# NLP with RNNs and Attention

## Using Character RNNs

Character RNNs or char-RNNs are RNNs that try to predict the next character or word in a sentence allowing them to generate text

### Example of Generating Text

#### Data Prep

In [1]:
import numpy as np
import tensorflow as tf

2025-04-28 17:16:27.900687: I tensorflow/core/util/port.cc:153] oneDNN custom operations are on. You may see slightly different numerical results due to floating-point round-off errors from different computation orders. To turn them off, set the environment variable `TF_ENABLE_ONEDNN_OPTS=0`.
2025-04-28 17:16:28.076025: E external/local_xla/xla/stream_executor/cuda/cuda_fft.cc:477] Unable to register cuFFT factory: Attempting to register factory for plugin cuFFT when one has already been registered
E0000 00:00:1745878588.137224    6157 cuda_dnn.cc:8310] Unable to register cuDNN factory: Attempting to register factory for plugin cuDNN when one has already been registered
E0000 00:00:1745878588.156235    6157 cuda_blas.cc:1418] Unable to register cuBLAS factory: Attempting to register factory for plugin cuBLAS when one has already been registered
2025-04-28 17:16:28.316953: I tensorflow/core/platform/cpu_feature_guard.cc:210] This TensorFlow binary is optimized to use available CPU instr

In [2]:
shakespeare_url = 'https://homl.info/shakespeare'
filepath = tf.keras.utils.get_file('shakespeare.txt', shakespeare_url)
with open(filepath) as f:
    shakespeare_text = f.read()

In [3]:
print(shakespeare_text[:80])

First Citizen:
Before we proceed any further, hear me speak.

All:
Speak, speak.


In [4]:
## Encode text
text_vec_layer = tf.keras.layers.TextVectorization(split='character', standardize='lower')
text_vec_layer.adapt([shakespeare_text])
encoded = text_vec_layer([shakespeare_text][0])

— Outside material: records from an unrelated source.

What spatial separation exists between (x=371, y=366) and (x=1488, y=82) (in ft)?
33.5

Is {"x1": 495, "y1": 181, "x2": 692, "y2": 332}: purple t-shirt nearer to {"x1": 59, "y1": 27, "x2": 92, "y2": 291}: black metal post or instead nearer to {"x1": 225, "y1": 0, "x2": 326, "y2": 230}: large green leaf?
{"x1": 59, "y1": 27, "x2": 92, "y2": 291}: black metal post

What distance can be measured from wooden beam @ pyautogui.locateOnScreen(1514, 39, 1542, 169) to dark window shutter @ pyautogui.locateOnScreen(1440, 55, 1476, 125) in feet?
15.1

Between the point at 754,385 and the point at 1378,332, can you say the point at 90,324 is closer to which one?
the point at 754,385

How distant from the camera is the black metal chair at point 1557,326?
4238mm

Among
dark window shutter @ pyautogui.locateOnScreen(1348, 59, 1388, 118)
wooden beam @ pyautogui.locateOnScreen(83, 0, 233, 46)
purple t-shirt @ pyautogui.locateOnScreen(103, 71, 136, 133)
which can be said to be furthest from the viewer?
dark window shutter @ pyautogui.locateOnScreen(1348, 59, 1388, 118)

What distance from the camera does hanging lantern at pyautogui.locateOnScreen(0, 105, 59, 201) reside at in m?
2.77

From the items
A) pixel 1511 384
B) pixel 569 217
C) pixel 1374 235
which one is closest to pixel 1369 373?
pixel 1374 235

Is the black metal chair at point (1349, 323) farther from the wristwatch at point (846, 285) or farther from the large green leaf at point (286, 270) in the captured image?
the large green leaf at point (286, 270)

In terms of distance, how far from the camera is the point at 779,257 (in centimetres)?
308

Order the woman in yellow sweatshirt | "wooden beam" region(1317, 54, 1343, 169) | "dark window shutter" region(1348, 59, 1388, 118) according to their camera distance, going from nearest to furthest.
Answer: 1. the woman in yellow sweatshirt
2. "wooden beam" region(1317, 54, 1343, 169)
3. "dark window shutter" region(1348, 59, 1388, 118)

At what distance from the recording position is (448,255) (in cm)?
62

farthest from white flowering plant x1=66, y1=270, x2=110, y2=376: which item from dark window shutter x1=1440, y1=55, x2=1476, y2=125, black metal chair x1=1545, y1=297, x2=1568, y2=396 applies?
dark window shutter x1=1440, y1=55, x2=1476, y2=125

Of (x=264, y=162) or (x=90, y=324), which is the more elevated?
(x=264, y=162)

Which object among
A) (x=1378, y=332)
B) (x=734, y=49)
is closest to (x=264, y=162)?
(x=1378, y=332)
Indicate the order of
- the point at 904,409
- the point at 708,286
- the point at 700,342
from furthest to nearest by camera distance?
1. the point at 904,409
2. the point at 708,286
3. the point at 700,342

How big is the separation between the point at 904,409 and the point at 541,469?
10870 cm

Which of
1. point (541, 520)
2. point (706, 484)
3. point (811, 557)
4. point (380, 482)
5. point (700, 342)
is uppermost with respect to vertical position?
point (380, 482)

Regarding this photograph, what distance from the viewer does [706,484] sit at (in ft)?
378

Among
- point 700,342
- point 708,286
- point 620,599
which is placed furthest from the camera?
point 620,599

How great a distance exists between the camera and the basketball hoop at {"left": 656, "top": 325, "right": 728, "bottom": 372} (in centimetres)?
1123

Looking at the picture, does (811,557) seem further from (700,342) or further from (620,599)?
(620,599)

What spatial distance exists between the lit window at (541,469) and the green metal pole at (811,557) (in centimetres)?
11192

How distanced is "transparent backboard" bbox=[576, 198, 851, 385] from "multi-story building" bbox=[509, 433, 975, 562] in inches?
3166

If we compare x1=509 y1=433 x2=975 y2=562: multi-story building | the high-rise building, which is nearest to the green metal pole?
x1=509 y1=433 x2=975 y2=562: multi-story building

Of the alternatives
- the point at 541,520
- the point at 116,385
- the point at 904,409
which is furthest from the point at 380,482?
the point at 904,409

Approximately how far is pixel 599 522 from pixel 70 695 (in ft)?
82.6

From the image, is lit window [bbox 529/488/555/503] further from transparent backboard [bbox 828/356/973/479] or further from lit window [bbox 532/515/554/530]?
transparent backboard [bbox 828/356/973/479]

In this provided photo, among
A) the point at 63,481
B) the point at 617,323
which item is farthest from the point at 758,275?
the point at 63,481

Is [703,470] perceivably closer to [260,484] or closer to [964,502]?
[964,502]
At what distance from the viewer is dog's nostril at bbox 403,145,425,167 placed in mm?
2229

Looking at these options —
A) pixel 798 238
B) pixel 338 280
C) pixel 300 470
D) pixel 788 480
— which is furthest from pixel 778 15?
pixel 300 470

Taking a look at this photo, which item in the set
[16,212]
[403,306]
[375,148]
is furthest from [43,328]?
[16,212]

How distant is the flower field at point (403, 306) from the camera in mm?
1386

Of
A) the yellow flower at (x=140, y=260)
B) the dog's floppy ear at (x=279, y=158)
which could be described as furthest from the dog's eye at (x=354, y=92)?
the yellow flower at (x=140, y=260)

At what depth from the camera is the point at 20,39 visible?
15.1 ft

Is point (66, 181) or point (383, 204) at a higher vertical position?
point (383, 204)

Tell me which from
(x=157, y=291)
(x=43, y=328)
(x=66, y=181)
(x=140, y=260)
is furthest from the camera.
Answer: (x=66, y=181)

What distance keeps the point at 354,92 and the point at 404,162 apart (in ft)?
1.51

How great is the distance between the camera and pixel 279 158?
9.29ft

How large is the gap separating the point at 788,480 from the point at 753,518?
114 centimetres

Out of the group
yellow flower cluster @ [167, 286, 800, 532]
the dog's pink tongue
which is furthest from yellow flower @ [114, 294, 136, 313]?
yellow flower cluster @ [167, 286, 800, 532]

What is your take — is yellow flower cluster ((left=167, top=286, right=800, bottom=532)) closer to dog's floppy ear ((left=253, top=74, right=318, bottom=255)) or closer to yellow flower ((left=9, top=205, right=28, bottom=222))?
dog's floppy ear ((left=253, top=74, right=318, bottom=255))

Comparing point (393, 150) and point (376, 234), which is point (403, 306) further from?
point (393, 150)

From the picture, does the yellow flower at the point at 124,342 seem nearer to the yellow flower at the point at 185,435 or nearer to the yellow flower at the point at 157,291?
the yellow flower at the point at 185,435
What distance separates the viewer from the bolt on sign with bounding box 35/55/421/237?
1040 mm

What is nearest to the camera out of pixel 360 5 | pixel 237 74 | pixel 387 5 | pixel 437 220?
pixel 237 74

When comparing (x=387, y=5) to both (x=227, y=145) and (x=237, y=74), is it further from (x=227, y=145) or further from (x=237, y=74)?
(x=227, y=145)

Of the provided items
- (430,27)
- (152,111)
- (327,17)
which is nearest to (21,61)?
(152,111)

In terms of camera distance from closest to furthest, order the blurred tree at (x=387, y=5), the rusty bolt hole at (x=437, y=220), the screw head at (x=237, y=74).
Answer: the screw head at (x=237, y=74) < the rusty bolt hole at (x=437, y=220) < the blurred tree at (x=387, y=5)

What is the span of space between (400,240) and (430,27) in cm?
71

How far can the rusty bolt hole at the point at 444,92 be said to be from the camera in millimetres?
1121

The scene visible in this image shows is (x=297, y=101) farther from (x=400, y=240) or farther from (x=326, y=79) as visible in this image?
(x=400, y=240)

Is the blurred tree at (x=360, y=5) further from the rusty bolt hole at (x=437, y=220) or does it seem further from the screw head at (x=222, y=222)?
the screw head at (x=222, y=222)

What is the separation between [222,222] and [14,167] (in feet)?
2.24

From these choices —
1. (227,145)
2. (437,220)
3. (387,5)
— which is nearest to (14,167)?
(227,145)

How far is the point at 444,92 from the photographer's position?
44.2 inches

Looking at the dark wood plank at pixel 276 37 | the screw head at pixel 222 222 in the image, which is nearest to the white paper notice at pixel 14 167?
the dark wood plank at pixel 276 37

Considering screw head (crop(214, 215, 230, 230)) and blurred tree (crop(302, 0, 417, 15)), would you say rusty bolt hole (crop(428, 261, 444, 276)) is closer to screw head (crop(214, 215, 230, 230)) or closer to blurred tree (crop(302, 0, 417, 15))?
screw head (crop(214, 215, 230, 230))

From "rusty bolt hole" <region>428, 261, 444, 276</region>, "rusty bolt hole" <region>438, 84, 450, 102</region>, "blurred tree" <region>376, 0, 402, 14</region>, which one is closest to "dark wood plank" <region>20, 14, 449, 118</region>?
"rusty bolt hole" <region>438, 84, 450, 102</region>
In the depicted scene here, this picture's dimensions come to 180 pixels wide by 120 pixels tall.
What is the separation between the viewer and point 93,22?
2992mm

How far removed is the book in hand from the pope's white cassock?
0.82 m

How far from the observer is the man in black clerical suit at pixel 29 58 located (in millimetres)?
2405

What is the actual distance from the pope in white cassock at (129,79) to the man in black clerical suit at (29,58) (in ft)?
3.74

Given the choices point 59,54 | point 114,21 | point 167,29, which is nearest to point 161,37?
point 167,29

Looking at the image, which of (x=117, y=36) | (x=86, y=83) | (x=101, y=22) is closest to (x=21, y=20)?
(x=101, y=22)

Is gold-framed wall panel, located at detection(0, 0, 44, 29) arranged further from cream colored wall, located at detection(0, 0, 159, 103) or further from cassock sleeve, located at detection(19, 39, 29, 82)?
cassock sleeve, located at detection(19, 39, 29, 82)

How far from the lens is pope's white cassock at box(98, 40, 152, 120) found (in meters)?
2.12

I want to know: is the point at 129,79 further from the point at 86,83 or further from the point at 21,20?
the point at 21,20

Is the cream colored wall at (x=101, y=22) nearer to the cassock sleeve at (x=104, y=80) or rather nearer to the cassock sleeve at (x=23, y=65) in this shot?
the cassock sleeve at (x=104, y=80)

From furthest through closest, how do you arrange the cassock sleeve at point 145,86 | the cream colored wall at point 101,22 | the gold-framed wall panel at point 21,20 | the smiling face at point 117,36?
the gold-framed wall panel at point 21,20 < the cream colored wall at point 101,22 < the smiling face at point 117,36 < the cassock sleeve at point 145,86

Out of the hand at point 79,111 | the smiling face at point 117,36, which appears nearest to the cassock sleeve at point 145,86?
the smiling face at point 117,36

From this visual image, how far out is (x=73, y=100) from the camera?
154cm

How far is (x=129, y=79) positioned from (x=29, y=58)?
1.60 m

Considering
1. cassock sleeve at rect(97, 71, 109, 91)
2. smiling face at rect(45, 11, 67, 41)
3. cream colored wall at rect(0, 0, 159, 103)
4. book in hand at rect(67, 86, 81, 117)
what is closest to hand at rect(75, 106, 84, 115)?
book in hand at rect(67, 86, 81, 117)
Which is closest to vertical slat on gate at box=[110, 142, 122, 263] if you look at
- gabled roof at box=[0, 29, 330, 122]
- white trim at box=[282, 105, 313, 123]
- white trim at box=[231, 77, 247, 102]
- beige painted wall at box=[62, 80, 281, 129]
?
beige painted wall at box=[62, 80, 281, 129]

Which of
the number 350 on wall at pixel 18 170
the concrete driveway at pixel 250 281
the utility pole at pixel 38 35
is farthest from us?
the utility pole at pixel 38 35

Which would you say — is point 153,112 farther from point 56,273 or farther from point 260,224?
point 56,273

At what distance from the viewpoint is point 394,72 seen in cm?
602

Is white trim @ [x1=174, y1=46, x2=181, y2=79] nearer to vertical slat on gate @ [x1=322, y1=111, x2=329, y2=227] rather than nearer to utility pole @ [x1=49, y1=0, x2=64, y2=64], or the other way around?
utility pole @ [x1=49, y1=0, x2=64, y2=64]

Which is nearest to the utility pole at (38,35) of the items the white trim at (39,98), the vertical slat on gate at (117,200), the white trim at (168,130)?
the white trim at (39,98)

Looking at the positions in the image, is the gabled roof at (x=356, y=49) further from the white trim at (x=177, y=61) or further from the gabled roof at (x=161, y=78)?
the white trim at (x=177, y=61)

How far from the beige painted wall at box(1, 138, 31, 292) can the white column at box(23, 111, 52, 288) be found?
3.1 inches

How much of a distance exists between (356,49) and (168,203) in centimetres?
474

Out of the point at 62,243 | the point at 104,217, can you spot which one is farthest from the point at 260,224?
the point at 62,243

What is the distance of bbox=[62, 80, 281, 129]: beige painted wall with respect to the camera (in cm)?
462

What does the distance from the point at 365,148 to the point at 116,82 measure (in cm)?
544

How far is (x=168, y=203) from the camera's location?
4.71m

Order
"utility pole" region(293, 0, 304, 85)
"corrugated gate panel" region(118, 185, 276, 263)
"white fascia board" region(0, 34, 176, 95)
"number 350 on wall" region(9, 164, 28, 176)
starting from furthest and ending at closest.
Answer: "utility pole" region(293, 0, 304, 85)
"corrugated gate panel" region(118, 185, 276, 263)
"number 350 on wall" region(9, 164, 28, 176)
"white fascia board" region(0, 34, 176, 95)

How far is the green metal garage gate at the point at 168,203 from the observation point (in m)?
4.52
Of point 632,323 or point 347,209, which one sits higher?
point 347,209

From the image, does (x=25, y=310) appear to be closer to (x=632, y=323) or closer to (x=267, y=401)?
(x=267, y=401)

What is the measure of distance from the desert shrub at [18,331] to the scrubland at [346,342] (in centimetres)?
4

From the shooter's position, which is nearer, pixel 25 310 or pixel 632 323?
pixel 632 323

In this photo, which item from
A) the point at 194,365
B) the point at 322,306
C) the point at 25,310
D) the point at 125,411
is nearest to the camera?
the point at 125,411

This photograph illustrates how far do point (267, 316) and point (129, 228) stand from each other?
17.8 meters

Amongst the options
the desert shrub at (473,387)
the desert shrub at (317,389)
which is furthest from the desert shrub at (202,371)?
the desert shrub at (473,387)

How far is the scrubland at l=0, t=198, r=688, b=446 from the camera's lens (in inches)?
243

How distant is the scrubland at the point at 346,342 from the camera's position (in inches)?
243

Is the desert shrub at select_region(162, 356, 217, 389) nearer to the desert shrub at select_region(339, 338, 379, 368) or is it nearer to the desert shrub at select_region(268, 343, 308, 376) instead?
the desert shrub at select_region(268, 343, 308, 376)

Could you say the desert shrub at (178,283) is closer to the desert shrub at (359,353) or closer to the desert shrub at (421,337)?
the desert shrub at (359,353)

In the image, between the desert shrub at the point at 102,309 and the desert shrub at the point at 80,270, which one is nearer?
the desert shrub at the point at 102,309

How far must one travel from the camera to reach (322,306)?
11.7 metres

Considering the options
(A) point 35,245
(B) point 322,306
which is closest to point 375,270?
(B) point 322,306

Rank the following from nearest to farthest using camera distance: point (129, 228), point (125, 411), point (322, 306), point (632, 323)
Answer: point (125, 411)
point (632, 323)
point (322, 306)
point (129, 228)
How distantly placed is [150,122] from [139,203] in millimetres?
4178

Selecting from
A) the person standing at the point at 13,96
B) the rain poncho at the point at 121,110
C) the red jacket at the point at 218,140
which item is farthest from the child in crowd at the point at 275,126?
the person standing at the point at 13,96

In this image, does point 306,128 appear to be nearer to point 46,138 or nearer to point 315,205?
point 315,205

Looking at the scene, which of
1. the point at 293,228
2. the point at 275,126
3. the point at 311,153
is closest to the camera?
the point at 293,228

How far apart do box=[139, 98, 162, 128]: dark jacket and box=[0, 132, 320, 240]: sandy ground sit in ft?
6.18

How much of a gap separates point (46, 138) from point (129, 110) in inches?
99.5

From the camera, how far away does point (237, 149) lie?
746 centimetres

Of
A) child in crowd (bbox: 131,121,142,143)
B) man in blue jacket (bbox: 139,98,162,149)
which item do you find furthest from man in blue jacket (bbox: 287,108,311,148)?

I0000 00:00:1745878590.746484    6157 gpu_device.cc:2022] Created device /job:localhost/replica:0/task:0/device:GPU:0 with 9656 MB memory:  -> device: 0, name: NVIDIA GeForce RTX 3060, pci bus id: 0000:01:00.0, compute capability: 8.6


In [5]:
encoded -= 2  ### Drop tokens 0 (pad) and 1 (unknown) which we will not use
n_tokens = text_vec_layer.vocabulary_size() - 2 ### Number of distinct chars 
dataset_size = len(encoded) ### Total number of chars

In [6]:
### Convert to sequences so the model can guess the next character
def to_dataset(sequence, length, shuffle=False, seed=None, batch_size=32):
    ds = tf.data.Dataset.from_tensor_slices(sequence)
    ds = ds.window(length + 1, shift=1, drop_remainder=True)
    ds = ds.flat_map(lambda window_ds: window_ds.batch(length + 1))
    if shuffle:
        ds = ds.shuffle(buffer_size=100_000, seed=seed)
    ds = ds.batch(batch_size)
    return ds.map(lambda window: (window[:, :-1], window[:, 1:])).prefetch(1)

In [7]:
length = 100
tf.random.set_seed(42)

train_set = to_dataset(encoded[:1_000_000], length=length, shuffle=True,
                      seed=42)
valid_set = to_dataset(encoded[1_000_000:1_060_000], length=length)
test_set = to_dataset(encoded[1_060_000:], length=length)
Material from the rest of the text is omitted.